Uber: Mietwagen-Modell in Berlin untersagt

Der Fahrdienst Uber darf seine Smartphone-App vorerst nicht für gewerbliche Mietwagenfahrer in Berlin einsetzen. Dies entschied das Landgericht (LG) Berlin mit Urteil vom 9. Februar 2015 (AZ 101 O 125/14).

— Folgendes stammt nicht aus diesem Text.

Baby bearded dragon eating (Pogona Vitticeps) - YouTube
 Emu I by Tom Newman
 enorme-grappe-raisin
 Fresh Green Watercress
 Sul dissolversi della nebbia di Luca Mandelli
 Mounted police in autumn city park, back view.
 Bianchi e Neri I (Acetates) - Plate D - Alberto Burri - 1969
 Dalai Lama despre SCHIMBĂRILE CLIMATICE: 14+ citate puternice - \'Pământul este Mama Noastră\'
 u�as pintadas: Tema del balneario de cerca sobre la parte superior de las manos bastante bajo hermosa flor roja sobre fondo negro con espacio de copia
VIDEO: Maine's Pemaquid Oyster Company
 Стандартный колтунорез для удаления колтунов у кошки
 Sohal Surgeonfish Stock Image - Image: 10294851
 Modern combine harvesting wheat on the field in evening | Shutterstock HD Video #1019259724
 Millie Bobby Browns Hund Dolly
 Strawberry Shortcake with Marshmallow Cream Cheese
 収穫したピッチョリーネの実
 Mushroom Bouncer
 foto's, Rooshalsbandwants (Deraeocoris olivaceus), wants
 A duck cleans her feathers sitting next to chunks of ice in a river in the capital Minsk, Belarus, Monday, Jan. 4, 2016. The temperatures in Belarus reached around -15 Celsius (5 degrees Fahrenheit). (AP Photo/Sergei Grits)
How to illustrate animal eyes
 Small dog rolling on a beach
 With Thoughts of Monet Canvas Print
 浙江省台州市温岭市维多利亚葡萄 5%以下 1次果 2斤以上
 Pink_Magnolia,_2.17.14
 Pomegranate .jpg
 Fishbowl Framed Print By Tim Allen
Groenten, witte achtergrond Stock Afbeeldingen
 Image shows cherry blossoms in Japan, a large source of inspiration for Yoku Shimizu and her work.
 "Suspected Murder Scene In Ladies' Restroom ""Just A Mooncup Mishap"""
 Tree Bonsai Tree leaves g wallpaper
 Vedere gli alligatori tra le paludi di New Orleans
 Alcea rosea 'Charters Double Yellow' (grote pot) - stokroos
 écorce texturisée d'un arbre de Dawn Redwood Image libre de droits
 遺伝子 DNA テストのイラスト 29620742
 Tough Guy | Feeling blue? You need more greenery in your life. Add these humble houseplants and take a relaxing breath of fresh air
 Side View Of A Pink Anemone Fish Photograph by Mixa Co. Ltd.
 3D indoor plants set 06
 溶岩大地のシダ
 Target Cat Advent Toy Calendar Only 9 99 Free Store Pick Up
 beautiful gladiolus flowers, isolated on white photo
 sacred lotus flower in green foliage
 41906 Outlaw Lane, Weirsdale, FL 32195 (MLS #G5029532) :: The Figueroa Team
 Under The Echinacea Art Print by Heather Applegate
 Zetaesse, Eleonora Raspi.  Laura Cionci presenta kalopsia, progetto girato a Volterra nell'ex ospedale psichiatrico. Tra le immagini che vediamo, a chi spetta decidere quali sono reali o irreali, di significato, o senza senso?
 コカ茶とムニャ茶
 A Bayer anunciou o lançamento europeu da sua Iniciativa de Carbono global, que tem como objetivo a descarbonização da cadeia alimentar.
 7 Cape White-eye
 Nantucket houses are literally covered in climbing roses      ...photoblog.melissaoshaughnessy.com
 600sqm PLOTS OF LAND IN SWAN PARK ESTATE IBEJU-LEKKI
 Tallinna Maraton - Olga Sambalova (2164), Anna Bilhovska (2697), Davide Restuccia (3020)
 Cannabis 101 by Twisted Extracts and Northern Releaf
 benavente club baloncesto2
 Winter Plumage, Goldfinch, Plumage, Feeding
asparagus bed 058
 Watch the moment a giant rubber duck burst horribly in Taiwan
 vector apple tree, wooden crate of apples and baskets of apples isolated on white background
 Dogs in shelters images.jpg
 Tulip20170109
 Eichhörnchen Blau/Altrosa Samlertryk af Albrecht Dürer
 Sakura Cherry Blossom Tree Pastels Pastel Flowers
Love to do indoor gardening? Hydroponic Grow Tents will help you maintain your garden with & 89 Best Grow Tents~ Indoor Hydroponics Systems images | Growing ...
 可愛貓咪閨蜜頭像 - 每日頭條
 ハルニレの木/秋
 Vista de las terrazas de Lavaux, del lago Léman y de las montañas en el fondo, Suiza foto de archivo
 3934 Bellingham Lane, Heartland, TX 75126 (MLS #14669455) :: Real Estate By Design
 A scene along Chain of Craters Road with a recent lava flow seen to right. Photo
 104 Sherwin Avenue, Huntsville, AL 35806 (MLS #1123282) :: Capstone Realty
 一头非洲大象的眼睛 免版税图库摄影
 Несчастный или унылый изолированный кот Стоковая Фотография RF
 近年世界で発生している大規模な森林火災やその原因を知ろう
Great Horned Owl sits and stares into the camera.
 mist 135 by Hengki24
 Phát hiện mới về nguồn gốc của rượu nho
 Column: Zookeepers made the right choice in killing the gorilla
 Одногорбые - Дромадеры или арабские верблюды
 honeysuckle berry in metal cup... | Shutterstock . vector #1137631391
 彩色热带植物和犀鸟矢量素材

Hintergrund der Entscheidung war die Klage eines Berliner Taxifahrers gegen den Fahrdienst Uber. Uber betreibt eine Smartphone-App, mit der Fahraufträge vermittelt werden können. Im Rahmen des Geschäftsmodells „Uber Black“ werden über die App Fahraufträge von Privatpersonen an Mietwagenunternehmer übermittelt . Über einen Server wird derjenige Mietwagenunternehmer ausgewählt, der die größte Nähe zum jeweiligen Fahrgast hat. Die Parteien stritten darüber, ob insoweit die Nähe des Fahrers oder des Betriebssitzes des Unternehmers ausschlaggebend ist.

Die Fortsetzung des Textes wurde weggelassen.